*To do*: Word for word, restate each of the entries below, and drop every picture.

*Records for this exercise*:

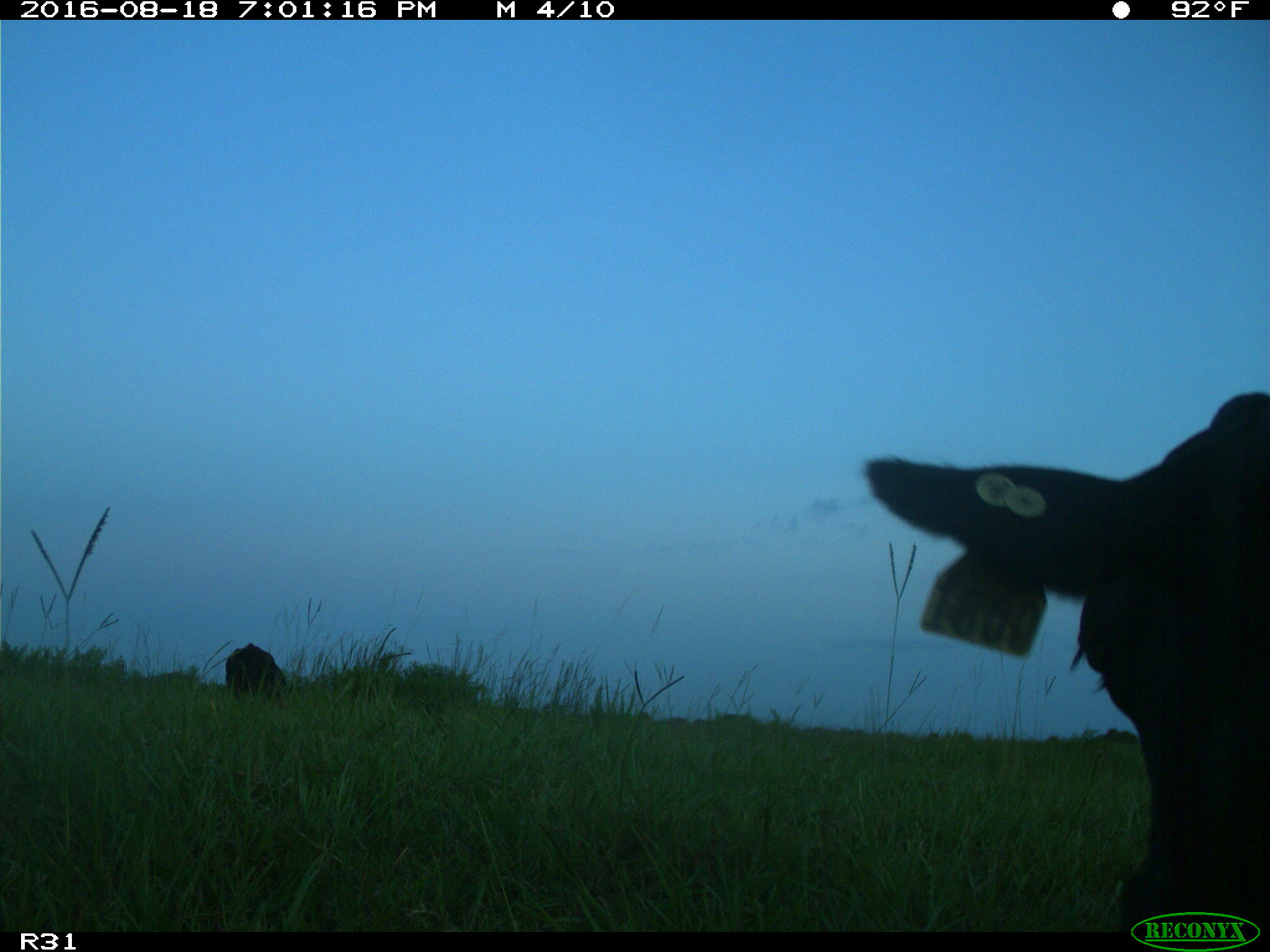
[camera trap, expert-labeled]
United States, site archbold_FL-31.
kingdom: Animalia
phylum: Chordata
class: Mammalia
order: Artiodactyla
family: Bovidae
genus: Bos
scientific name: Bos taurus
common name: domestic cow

*Solution*:
[camera trap, expert-labeled]
United States, site archbold_FL-31.
kingdom: Animalia
phylum: Chordata
class: Mammalia
order: Artiodactyla
family: Bovidae
genus: Bos
scientific name: Bos taurus
common name: domestic cow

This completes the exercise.